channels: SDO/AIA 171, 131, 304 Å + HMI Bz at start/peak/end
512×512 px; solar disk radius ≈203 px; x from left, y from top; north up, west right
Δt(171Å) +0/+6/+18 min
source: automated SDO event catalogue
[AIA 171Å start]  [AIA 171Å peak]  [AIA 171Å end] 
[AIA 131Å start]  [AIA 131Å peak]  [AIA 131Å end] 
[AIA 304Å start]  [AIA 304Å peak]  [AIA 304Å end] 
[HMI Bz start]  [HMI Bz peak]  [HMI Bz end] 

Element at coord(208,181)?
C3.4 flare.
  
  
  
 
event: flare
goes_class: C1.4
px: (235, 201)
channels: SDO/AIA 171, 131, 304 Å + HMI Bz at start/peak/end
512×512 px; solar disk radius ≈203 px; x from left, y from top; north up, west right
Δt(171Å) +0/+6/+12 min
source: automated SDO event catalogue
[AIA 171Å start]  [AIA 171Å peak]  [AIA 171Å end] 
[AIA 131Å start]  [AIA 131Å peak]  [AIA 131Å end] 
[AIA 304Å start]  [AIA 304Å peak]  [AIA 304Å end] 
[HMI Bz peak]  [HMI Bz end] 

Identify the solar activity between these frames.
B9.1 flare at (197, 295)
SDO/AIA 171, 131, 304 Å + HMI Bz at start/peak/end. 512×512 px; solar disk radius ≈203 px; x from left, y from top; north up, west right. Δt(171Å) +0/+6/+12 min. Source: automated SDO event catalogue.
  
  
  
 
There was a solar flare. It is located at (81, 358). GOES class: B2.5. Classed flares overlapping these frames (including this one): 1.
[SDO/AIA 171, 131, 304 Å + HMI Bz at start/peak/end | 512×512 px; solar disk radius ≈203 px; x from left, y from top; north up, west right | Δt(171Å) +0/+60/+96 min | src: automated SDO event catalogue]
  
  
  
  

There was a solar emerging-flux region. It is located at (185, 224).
====
— Task statement —
Lines containing the word "There" are to be pulled from the records and copied.

— Exercise response —
There was a solar flare. It is located at (81, 358). GOES class: B2.5. Classed flares overlapping these frames (including this one): 1.
There was a solar emerging-flux region. It is located at (185, 224).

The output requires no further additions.